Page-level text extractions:
::::

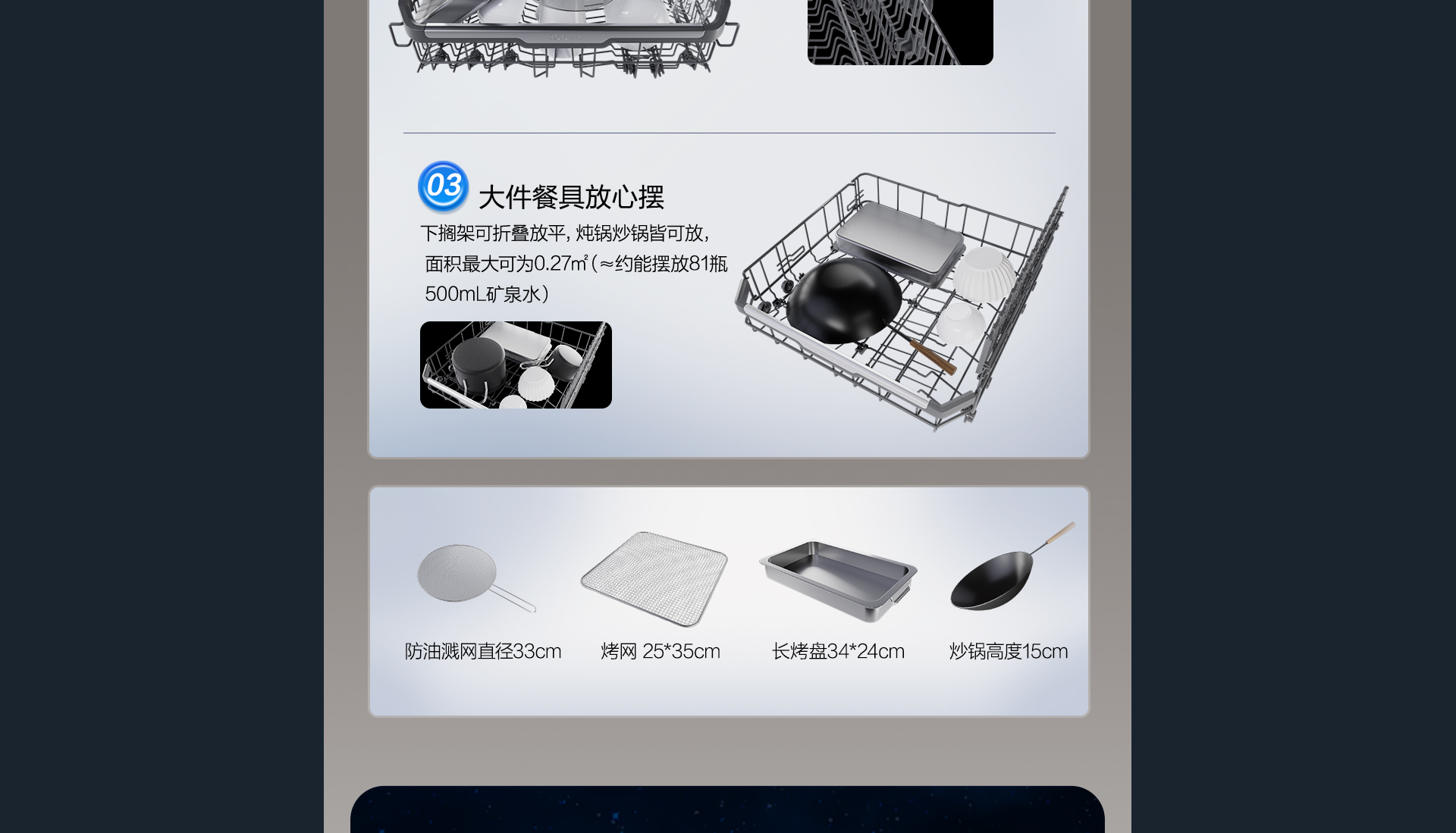 03 大件餐具放心摆

下搁架可折叠放平，炖锅炒锅皆可放，面积最大可为0.27㎡（≈约能摆放81瓶500mL矿泉水）

防油溅网直径33cm

烤网 25*35cm

长烤盘34*24cm

炒锅高度15cm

::::

Reproduce the data verbatim. Do not carry any picture into the copy.

 03 大件餐具放心摆

下搁架可折叠放平，炖锅炒锅皆可放，面积最大可为0.27㎡（≈约能摆放81瓶500mL矿泉水）

防油溅网直径33cm

烤网 25*35cm

长烤盘34*24cm

炒锅高度15cm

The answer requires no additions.